--- begin DATA LISTING ---

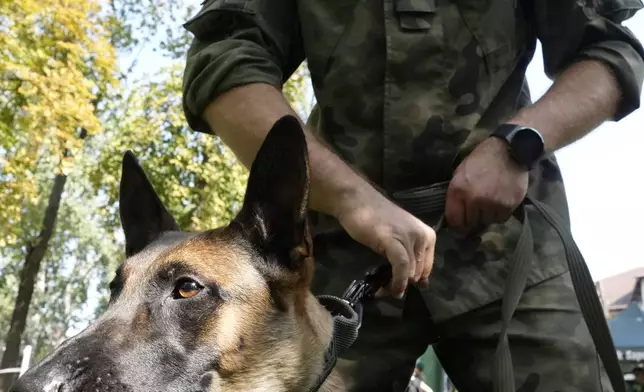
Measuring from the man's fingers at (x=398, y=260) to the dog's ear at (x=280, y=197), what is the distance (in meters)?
0.35

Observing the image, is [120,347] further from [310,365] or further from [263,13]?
[263,13]

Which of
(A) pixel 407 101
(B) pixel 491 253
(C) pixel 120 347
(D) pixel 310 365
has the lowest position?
(D) pixel 310 365

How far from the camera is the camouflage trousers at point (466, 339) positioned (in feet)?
8.28

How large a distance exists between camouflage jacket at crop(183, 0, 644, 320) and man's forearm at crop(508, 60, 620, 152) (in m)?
0.06

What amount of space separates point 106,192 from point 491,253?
19.4 meters

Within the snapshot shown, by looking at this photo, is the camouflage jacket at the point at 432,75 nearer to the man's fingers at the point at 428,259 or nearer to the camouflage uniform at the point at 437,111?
the camouflage uniform at the point at 437,111

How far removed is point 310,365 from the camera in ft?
8.45

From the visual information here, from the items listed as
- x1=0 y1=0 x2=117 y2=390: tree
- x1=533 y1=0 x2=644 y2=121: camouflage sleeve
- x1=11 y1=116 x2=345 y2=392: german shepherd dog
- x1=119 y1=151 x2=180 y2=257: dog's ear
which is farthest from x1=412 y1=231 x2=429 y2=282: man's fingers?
x1=0 y1=0 x2=117 y2=390: tree

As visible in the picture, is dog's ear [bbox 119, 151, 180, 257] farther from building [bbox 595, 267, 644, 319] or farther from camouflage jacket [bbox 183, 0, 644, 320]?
building [bbox 595, 267, 644, 319]

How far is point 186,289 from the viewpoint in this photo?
2398 millimetres

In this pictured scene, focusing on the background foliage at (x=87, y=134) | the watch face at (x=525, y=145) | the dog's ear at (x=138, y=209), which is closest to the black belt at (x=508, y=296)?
the watch face at (x=525, y=145)

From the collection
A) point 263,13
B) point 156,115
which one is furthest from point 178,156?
point 263,13

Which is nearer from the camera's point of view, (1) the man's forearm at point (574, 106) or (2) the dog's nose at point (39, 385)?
(2) the dog's nose at point (39, 385)

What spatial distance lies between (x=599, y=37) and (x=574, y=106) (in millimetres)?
338
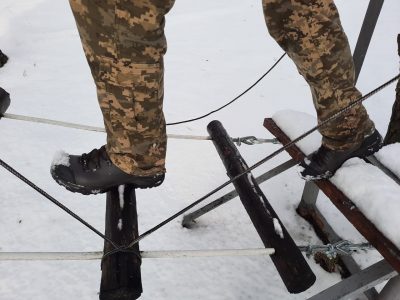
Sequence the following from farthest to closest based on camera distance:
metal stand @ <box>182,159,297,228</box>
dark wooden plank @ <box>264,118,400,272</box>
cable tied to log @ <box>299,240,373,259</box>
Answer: metal stand @ <box>182,159,297,228</box> < cable tied to log @ <box>299,240,373,259</box> < dark wooden plank @ <box>264,118,400,272</box>

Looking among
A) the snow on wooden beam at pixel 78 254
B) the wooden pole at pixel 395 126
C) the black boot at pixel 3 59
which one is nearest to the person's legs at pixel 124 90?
the snow on wooden beam at pixel 78 254

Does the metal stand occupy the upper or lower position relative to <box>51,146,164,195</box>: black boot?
lower

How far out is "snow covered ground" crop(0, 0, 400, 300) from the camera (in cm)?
168

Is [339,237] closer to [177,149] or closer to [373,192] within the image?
[373,192]

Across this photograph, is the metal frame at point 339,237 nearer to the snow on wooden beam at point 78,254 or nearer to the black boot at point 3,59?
the snow on wooden beam at point 78,254

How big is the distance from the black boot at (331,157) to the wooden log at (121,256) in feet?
1.90

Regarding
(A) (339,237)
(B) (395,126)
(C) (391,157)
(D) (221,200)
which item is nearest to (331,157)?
(C) (391,157)

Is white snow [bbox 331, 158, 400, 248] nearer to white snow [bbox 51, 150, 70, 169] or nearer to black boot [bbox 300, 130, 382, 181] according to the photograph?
black boot [bbox 300, 130, 382, 181]

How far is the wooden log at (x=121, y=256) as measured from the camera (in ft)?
2.72

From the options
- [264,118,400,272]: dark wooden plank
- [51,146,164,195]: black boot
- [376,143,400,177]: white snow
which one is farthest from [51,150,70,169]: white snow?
[376,143,400,177]: white snow

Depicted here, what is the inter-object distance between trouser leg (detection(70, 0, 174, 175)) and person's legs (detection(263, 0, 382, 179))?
41cm

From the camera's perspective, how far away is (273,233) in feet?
3.45

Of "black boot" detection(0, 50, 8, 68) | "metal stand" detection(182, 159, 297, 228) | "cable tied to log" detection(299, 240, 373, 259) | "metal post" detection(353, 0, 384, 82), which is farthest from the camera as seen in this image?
"black boot" detection(0, 50, 8, 68)

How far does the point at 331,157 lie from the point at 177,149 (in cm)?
142
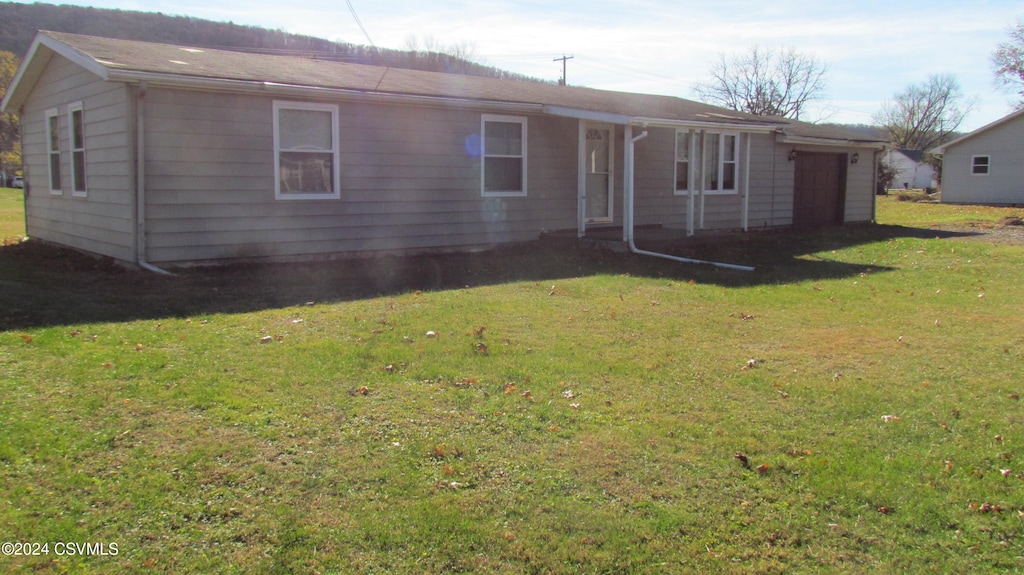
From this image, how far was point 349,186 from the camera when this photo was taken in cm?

--- end DATA LISTING ---

Switch every occurrence of "camouflage jacket" in all of the lines above to "military jacket", leaving everything else unchanged. Reproduce the lines without the pictures.

Measuring from the man's fingers at (x=398, y=260) to the dog's ear at (x=280, y=197), what is the distance (in meters)?
0.35

Observing the image, is [120,347] further from [310,365] or further from [263,13]?
[263,13]

Which of
(A) pixel 407 101
(B) pixel 491 253
(C) pixel 120 347
(D) pixel 310 365
has the lowest position?
(D) pixel 310 365

How far from the camera is the camouflage trousers at point (466, 339) positioned (in feet)?
8.28

How large a distance exists between military jacket at crop(183, 0, 644, 320) and man's forearm at crop(508, 60, 620, 152) (in m)?
0.06

What amount of space separates point 106,192 from point 491,253?
19.4 meters

Within the snapshot shown, by looking at this photo, is the military jacket at the point at 432,75 nearer to the man's fingers at the point at 428,259 or nearer to the camouflage uniform at the point at 437,111?
the camouflage uniform at the point at 437,111

How far removed is point 310,365 from the camera in ft?
8.45

From the visual information here, from the items listed as
- x1=0 y1=0 x2=117 y2=390: tree
- x1=533 y1=0 x2=644 y2=121: camouflage sleeve
- x1=11 y1=116 x2=345 y2=392: german shepherd dog
- x1=119 y1=151 x2=180 y2=257: dog's ear
which is farthest from x1=412 y1=231 x2=429 y2=282: man's fingers?
x1=0 y1=0 x2=117 y2=390: tree

As visible in the picture, is dog's ear [bbox 119, 151, 180, 257] farther from building [bbox 595, 267, 644, 319] or farther from military jacket [bbox 183, 0, 644, 320]?
building [bbox 595, 267, 644, 319]

How far is point 186,289 from the viewpoint in this photo?
2398 millimetres

In this pictured scene, focusing on the background foliage at (x=87, y=134) | the watch face at (x=525, y=145) | the dog's ear at (x=138, y=209), which is closest to the black belt at (x=508, y=296)?
the watch face at (x=525, y=145)

From the collection
A) point 263,13
B) point 156,115
which one is furthest from point 178,156?
point 263,13

Which is nearer from the camera's point of view, (1) the man's forearm at point (574, 106) or (2) the dog's nose at point (39, 385)?
(2) the dog's nose at point (39, 385)

What spatial distance lies between (x=599, y=37) and (x=574, y=106) (in millimetres)?
338
Sequence the following from farthest to closest based on camera distance:
metal stand @ <box>182,159,297,228</box>
dark wooden plank @ <box>264,118,400,272</box>
cable tied to log @ <box>299,240,373,259</box>
Answer: metal stand @ <box>182,159,297,228</box> < cable tied to log @ <box>299,240,373,259</box> < dark wooden plank @ <box>264,118,400,272</box>

Looking among
A) the snow on wooden beam at pixel 78 254
B) the wooden pole at pixel 395 126
C) the black boot at pixel 3 59
which one is nearest to the person's legs at pixel 124 90?
the snow on wooden beam at pixel 78 254

Does the metal stand occupy the upper or lower position relative to <box>51,146,164,195</box>: black boot?
lower

How far out is "snow covered ground" crop(0, 0, 400, 300) from the camera (in cm)?
168

Is [339,237] closer to [177,149] or closer to [373,192] within the image?
[373,192]

Across this photograph, is the metal frame at point 339,237 nearer to the snow on wooden beam at point 78,254 or nearer to the black boot at point 3,59?
the snow on wooden beam at point 78,254

How big is the distance from the black boot at (331,157) to the wooden log at (121,256) in feet?
1.90

Regarding
(A) (339,237)
(B) (395,126)
(C) (391,157)
(D) (221,200)
which item is nearest to (331,157)?
(C) (391,157)

Is white snow [bbox 331, 158, 400, 248] nearer to white snow [bbox 51, 150, 70, 169] or nearer to black boot [bbox 300, 130, 382, 181] according to the photograph?
black boot [bbox 300, 130, 382, 181]

How far is the wooden log at (x=121, y=256) as measured from the camera (in ft)?
2.72

From the options
- [264,118,400,272]: dark wooden plank
- [51,146,164,195]: black boot
- [376,143,400,177]: white snow
which one is farthest from [51,150,70,169]: white snow?
[376,143,400,177]: white snow

Depicted here, what is the inter-object distance between trouser leg (detection(70, 0, 174, 175)) and person's legs (detection(263, 0, 382, 179))?
41cm

From the camera's perspective, how far away is (273,233) in feet?
3.45

Of "black boot" detection(0, 50, 8, 68) | "metal stand" detection(182, 159, 297, 228) | "cable tied to log" detection(299, 240, 373, 259) | "metal post" detection(353, 0, 384, 82), which is farthest from the camera as seen in this image?
"black boot" detection(0, 50, 8, 68)

How far does the point at 331,157 lie from the point at 177,149 (in cm)?
142
From this image, how far was point 349,186 from the camera when this photo was taken in cm?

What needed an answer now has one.